She didn’t bother closing the window that night. He had asked her once — half a smirk on his lips, half-serious — to leave it cracked for him when he was out late. “Quieter than a key,” he’d said. “And I like knowing I can get to you fast.”
So she did, like always. Just enough to invite him in without a word. It had become a quiet ritual — her way of saying: Come home safe. This is yours to return to.
She brushed her teeth, pulled on one of his hoodies, and curled up on the left side of the bed — his side. Not because she planned to steal it, but because she knew he’d nudge her back over when he came home, grumbling about space but wrapping around her like a blanket anyway.
She wasn’t planning on sleeping.

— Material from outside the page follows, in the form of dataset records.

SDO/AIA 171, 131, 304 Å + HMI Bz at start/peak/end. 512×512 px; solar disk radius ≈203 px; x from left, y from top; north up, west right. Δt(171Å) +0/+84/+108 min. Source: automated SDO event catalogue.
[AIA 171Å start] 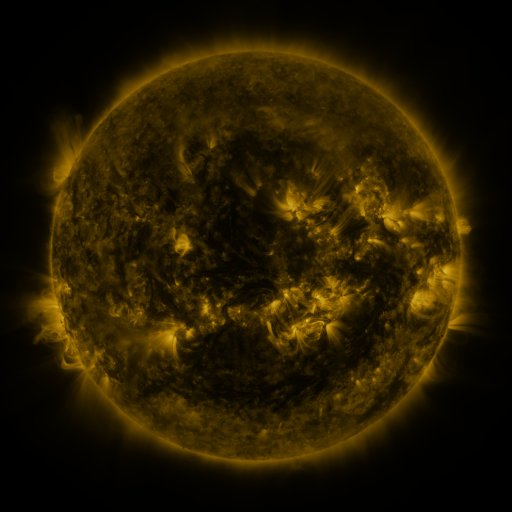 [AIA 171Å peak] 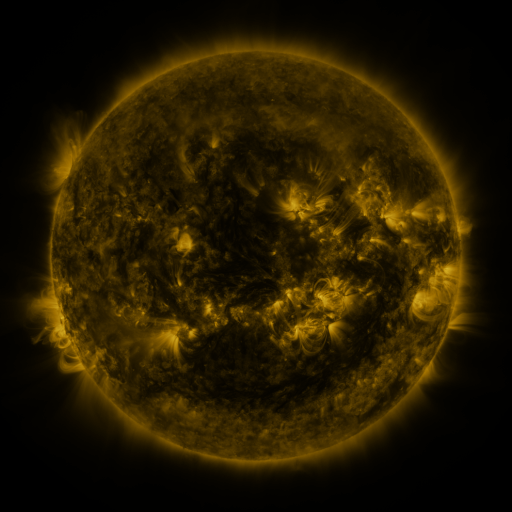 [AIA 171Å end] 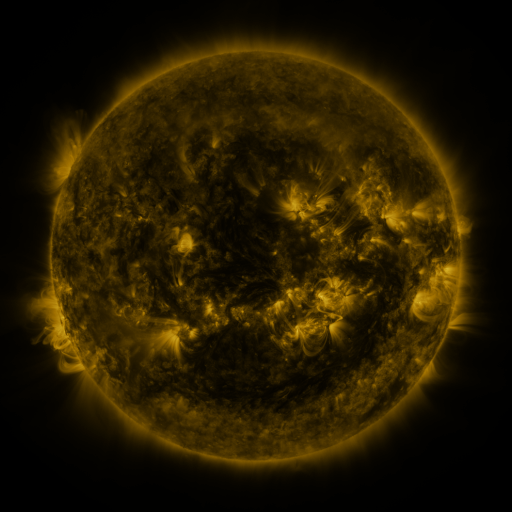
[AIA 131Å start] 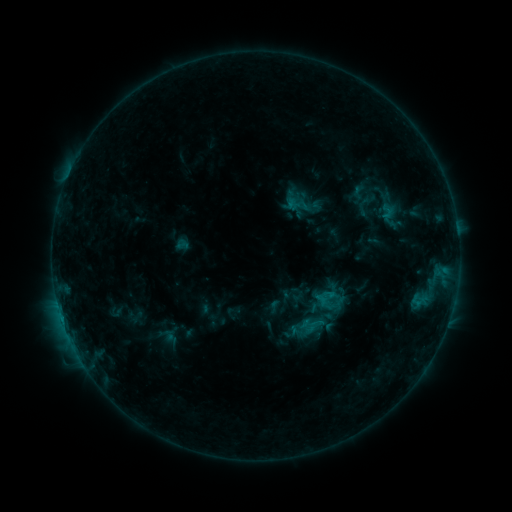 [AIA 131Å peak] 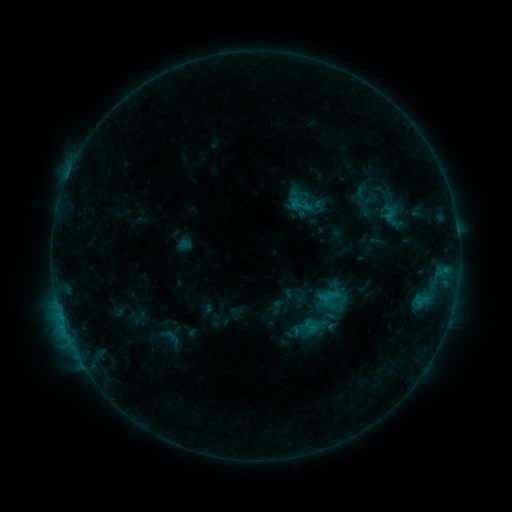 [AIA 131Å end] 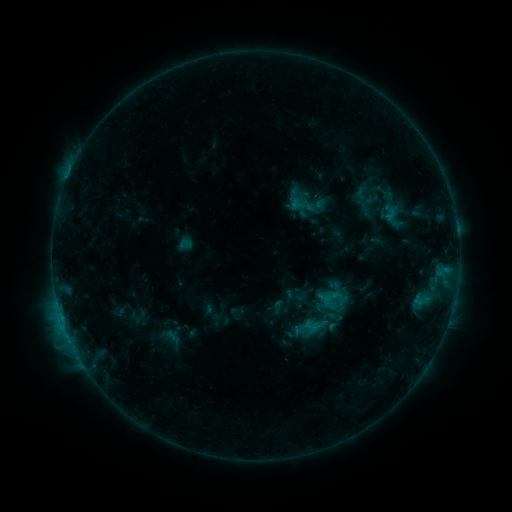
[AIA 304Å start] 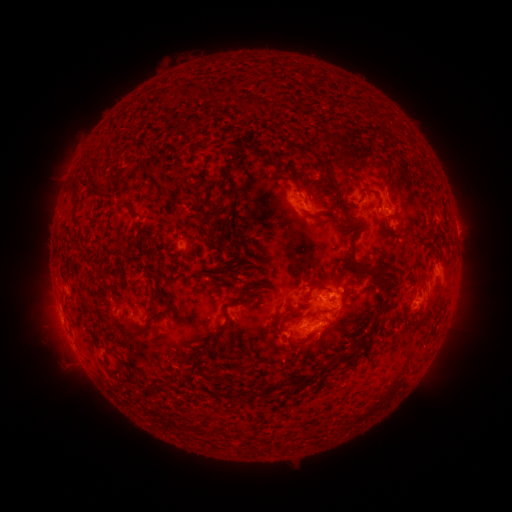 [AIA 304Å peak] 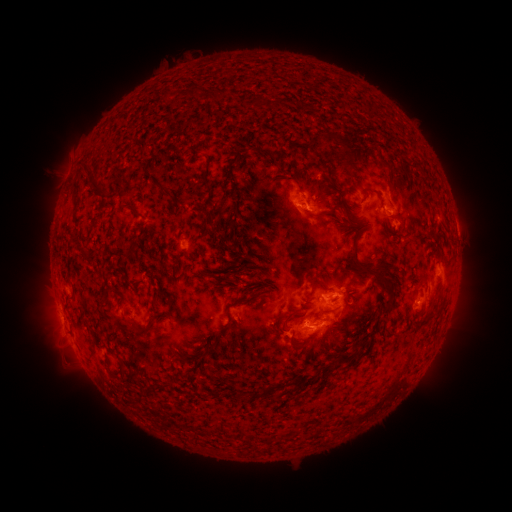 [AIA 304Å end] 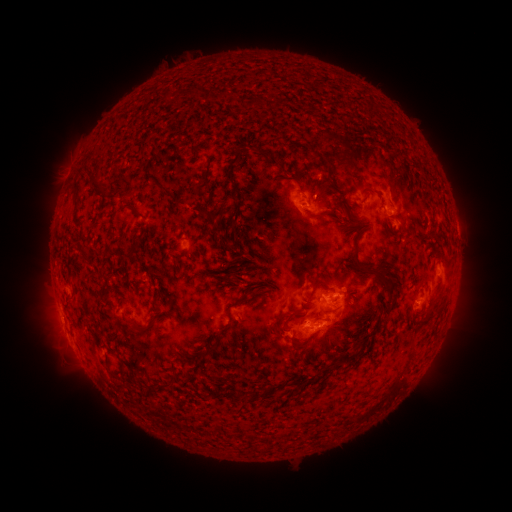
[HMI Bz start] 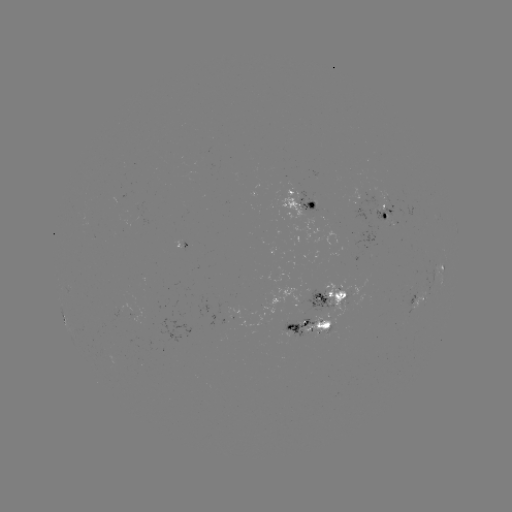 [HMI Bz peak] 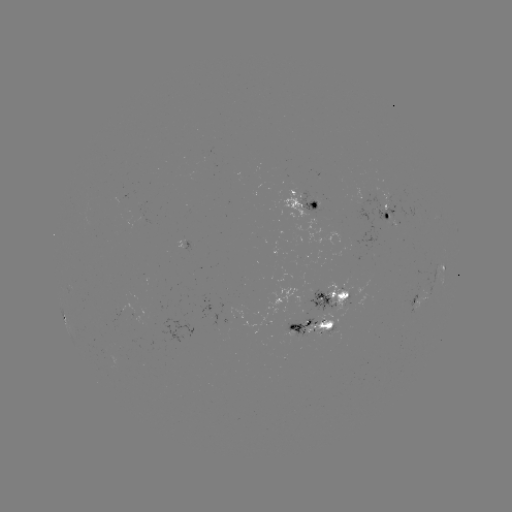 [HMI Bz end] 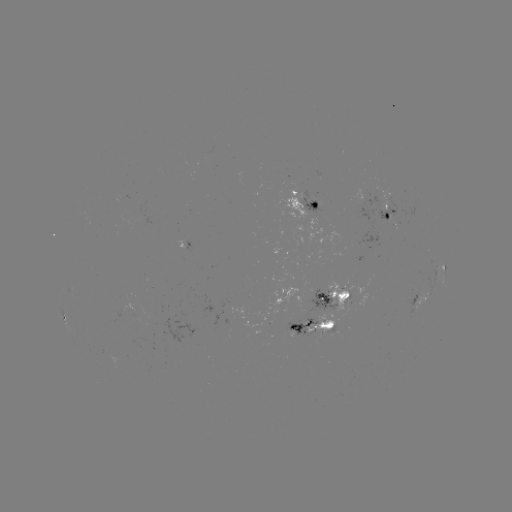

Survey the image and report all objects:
emerging-flux region: (393, 199)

Not really. She never fully could when he was out there. Not when her heart was still somewhere on those rooftops with him.
Then, a shift in the air. The curtain fluttered, catching the breeze — and something else. A soft thump. Then the subtle creak of boots landing on hardwood. He moved like smoke, slipping inside.
She turned her head on the pillow to see him. Still in his suit, his mask in his hand, hair tousled from hours of wind and heat and fights he’d never tell her the full truth about.
He shut the window behind him, locking it with a practiced flick. The night clung to him — the grit of rooftop gravel still on his boots, the tension of patrol sitting heavy in his shoulders. He smelled faintly of rain and brick dust.
He didn’t speak right away — just stood there, gaze tracing the quiet in the dark room like it was the only thing grounding him.
He watched her for a moment. Not as Nightwing — not the vigilante the city counted on. Just Dick. Just a man who had been missing this all night.
Then his shoulders eased. The tension always melted here, in this space that wasn’t his — not officially — but always welcomed him like it was.
He was more tired than usual. He moved slower when he was tired. Less of the cocky swagger, more of the real weight he carried.
He set his escrima sticks on the table by the door. He peeled off his gloves, setting them on the dresser with the usual soft clatter. The suit creaked when he peeled it back at the collar. A fresh bruise bloomed under the edge of his ribcage. He winced. She noticed. He didn’t speak.
He stripped down to the shorts he wore underneath, and moved to the edge of the bed. She shifted to give him space, and he sat slowly with his back to her. There was a cut just under his shoulder blade. Minor. Fresh.
“This is the only place I can drop the mask.”